### Data listing
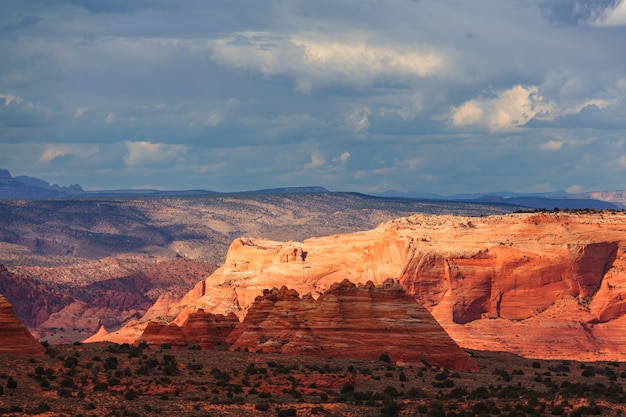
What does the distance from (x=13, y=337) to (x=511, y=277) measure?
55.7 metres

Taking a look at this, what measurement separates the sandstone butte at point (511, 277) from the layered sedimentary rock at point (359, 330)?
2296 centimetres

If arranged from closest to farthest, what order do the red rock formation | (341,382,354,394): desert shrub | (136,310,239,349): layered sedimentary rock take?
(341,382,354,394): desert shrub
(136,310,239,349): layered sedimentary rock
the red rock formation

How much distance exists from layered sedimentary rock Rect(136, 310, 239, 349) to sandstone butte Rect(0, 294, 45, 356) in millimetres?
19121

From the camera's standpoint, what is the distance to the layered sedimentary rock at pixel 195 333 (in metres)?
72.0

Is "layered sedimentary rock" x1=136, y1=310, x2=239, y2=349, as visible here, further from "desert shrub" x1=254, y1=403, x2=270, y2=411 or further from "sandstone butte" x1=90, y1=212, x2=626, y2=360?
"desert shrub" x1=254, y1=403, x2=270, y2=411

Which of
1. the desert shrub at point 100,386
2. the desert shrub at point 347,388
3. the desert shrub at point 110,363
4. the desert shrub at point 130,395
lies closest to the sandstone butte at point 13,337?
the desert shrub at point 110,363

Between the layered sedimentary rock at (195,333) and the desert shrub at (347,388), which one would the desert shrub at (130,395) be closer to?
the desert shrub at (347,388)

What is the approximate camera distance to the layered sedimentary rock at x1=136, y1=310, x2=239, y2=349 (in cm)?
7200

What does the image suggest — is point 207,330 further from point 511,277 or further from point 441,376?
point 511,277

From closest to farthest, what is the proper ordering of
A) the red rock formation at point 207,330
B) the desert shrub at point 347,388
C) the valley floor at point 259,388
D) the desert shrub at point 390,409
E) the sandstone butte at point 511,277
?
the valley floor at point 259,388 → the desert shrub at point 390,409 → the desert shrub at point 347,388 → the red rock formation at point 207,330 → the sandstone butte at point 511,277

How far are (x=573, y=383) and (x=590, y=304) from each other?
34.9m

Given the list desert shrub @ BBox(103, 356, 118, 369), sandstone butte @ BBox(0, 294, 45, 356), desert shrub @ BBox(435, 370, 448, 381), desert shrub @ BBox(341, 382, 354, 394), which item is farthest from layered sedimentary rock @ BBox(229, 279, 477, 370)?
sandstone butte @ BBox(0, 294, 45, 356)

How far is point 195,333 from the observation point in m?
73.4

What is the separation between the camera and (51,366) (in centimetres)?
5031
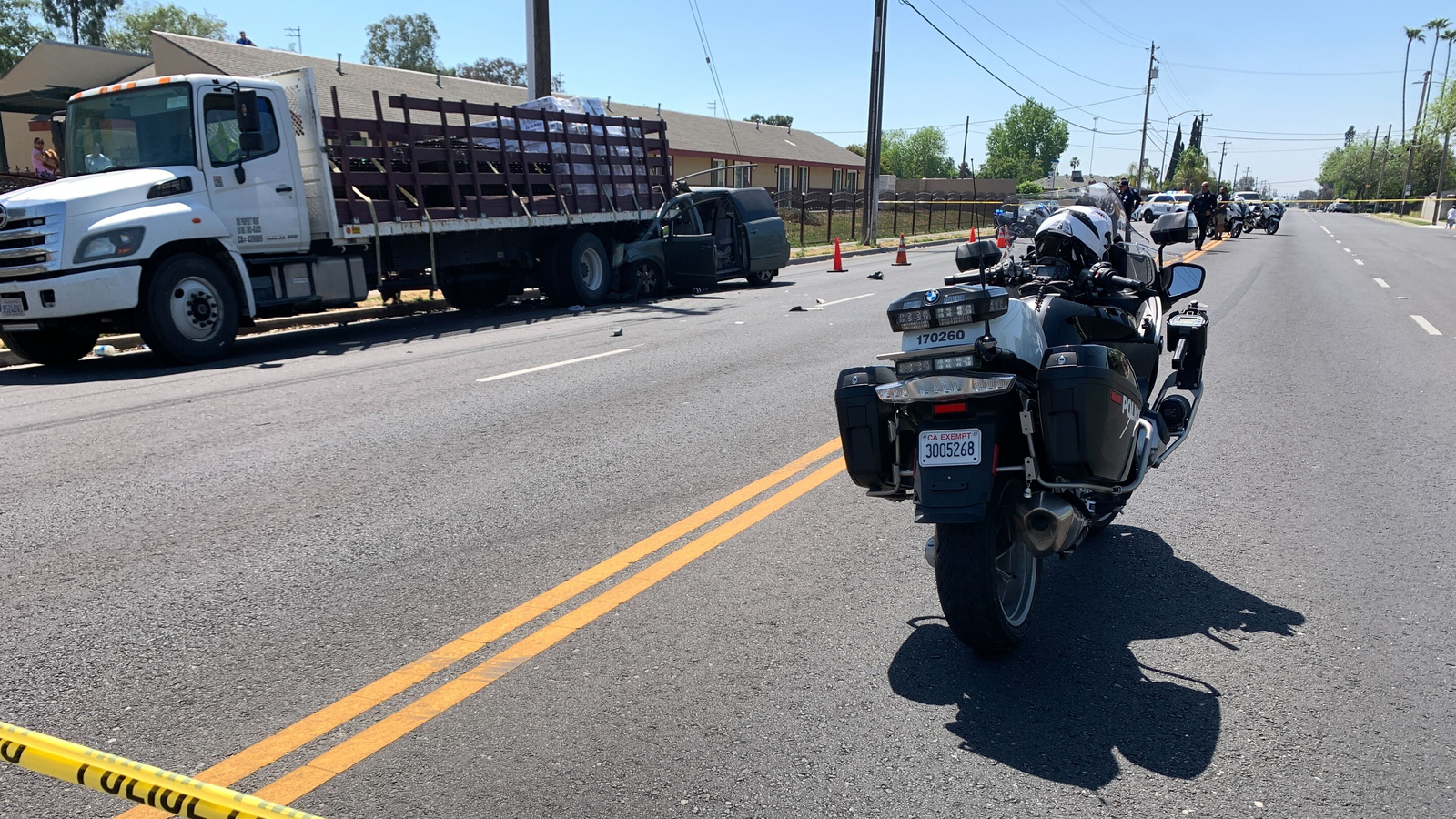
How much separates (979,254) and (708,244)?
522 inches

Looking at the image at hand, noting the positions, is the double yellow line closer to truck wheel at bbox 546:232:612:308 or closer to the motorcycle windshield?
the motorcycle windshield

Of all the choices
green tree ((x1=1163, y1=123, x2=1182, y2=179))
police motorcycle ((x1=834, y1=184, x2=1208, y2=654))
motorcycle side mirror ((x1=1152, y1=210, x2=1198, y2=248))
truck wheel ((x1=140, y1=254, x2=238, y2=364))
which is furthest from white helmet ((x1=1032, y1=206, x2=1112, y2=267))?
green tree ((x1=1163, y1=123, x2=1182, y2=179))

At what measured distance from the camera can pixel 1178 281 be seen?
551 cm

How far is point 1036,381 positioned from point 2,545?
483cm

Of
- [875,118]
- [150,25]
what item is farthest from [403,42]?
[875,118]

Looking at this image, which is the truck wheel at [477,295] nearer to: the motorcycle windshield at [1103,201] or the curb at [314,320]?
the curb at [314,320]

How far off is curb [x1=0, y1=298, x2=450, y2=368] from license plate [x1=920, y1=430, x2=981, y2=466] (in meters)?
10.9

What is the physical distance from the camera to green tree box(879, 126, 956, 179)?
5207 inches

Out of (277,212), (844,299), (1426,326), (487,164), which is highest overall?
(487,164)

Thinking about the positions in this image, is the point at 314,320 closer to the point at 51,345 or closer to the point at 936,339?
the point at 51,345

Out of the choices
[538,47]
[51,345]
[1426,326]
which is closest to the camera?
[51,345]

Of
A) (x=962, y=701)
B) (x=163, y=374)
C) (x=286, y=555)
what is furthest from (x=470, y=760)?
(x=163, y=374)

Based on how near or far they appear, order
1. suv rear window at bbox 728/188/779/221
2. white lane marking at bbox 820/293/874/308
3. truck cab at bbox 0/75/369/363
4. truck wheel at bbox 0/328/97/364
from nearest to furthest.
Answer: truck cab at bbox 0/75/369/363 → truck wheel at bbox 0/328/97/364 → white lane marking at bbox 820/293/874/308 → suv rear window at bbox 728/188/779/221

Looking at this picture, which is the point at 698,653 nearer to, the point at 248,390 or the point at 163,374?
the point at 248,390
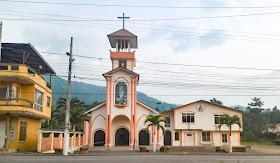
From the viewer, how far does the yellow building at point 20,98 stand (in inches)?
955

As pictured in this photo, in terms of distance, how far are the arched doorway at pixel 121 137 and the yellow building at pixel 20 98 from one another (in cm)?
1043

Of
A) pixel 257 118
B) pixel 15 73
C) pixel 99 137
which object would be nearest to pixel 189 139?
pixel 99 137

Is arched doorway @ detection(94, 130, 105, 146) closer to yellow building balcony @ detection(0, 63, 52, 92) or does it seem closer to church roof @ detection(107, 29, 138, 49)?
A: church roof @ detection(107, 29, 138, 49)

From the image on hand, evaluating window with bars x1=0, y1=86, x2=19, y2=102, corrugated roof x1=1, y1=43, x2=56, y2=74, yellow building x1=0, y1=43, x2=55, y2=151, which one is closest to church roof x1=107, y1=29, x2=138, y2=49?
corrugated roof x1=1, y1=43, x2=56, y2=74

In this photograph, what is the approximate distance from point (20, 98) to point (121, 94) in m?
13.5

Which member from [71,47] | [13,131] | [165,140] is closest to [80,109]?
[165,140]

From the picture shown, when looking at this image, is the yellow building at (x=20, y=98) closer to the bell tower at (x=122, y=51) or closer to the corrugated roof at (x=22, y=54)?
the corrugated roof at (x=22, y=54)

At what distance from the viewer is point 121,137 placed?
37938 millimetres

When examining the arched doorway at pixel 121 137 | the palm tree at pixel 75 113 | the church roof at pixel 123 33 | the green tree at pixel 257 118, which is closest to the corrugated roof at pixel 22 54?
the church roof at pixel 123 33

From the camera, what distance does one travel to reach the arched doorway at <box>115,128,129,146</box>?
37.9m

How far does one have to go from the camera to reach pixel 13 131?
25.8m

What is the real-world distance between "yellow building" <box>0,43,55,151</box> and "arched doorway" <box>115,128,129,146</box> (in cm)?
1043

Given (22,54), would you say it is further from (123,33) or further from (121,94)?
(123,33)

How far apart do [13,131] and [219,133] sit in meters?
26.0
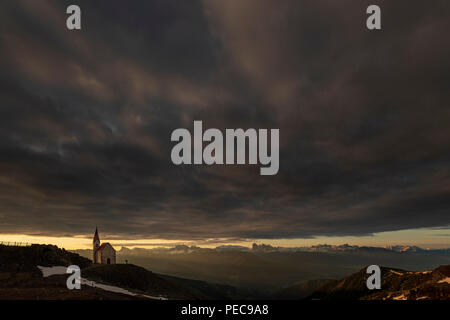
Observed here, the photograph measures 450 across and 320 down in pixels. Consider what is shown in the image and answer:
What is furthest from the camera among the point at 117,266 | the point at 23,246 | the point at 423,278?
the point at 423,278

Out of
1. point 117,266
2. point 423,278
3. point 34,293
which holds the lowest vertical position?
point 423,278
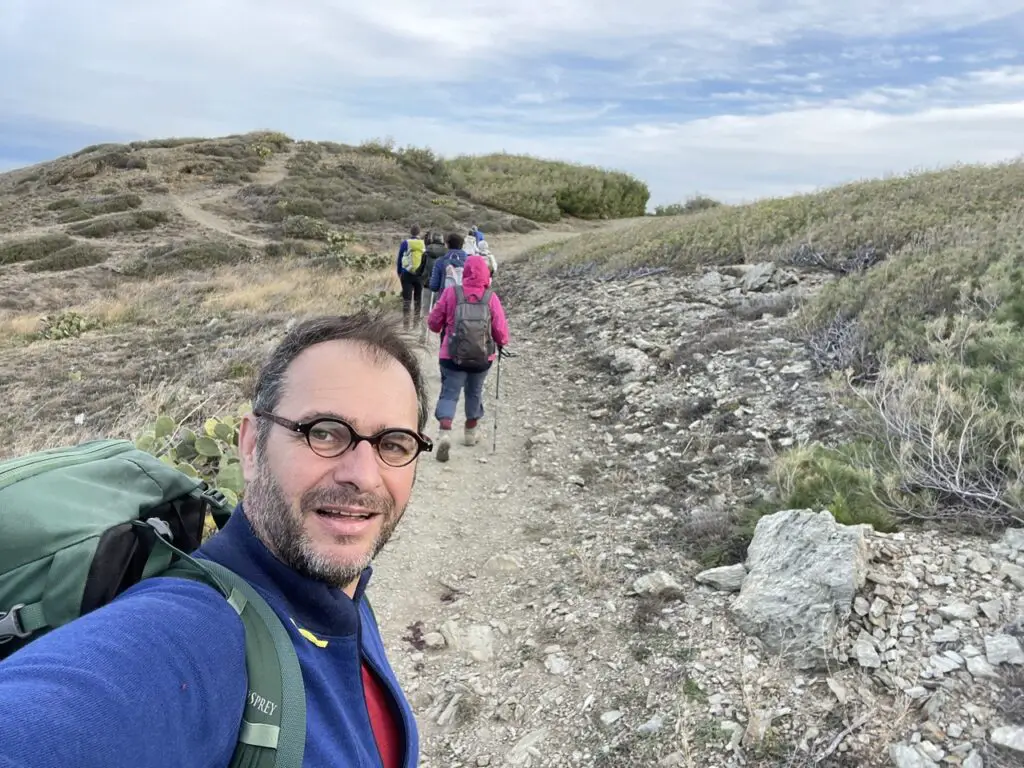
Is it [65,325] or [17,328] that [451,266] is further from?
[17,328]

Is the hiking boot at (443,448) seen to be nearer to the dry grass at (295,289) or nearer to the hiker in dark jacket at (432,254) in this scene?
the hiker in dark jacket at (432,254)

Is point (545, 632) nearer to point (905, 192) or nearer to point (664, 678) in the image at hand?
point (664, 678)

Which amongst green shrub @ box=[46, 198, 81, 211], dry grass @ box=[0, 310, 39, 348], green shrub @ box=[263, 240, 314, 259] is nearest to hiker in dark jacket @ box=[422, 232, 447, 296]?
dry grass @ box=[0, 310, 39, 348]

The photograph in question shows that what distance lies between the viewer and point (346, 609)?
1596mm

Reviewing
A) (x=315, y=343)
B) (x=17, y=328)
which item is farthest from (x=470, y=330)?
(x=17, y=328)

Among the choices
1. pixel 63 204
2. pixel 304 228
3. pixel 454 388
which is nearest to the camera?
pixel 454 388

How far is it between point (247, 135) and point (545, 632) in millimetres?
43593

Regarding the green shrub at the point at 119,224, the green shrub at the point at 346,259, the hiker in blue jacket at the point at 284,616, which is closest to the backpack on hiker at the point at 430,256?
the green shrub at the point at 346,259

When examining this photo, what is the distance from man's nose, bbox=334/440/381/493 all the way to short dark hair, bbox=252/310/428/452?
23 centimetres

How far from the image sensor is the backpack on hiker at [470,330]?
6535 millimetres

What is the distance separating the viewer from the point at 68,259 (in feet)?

### Goal of the exercise
Update the entries between the lines holding "Looking at this picture, which" and "37938 millimetres", inclusive, by replacing "yellow building" with "ochre building" and changing nothing else. Give only those lines, without the pictures.

### Exercise answer
Looking at this picture, which is the point at 698,653 nearer to, the point at 248,390 or the point at 163,374?
the point at 248,390
From the viewer, how far does the ochre building at point 20,98 stand (in inches)?
955

As pictured in this photo, in terms of distance, how far are the arched doorway at pixel 121 137 and the ochre building at pixel 20 98 from one another (in cm)?
1043

Of
A) pixel 257 118
B) pixel 15 73
C) pixel 99 137
which object would be nearest to pixel 189 139?
pixel 99 137

Is arched doorway @ detection(94, 130, 105, 146) closer to ochre building balcony @ detection(0, 63, 52, 92) or does it seem closer to church roof @ detection(107, 29, 138, 49)?
A: church roof @ detection(107, 29, 138, 49)

From the image on hand, evaluating window with bars x1=0, y1=86, x2=19, y2=102, corrugated roof x1=1, y1=43, x2=56, y2=74, ochre building x1=0, y1=43, x2=55, y2=151, which one is closest to church roof x1=107, y1=29, x2=138, y2=49?
corrugated roof x1=1, y1=43, x2=56, y2=74

In this photograph, what is the approximate distance from point (20, 98) to point (121, 94) in m?
13.5

Which member from [71,47] | [13,131] | [165,140] is closest to [80,109]?
[165,140]

From the picture shown, when looking at this image, is the ochre building at (x=20, y=98) closer to the bell tower at (x=122, y=51) or closer to the corrugated roof at (x=22, y=54)?
the corrugated roof at (x=22, y=54)

At what distance from the viewer is point 121,137 placed?
37938 millimetres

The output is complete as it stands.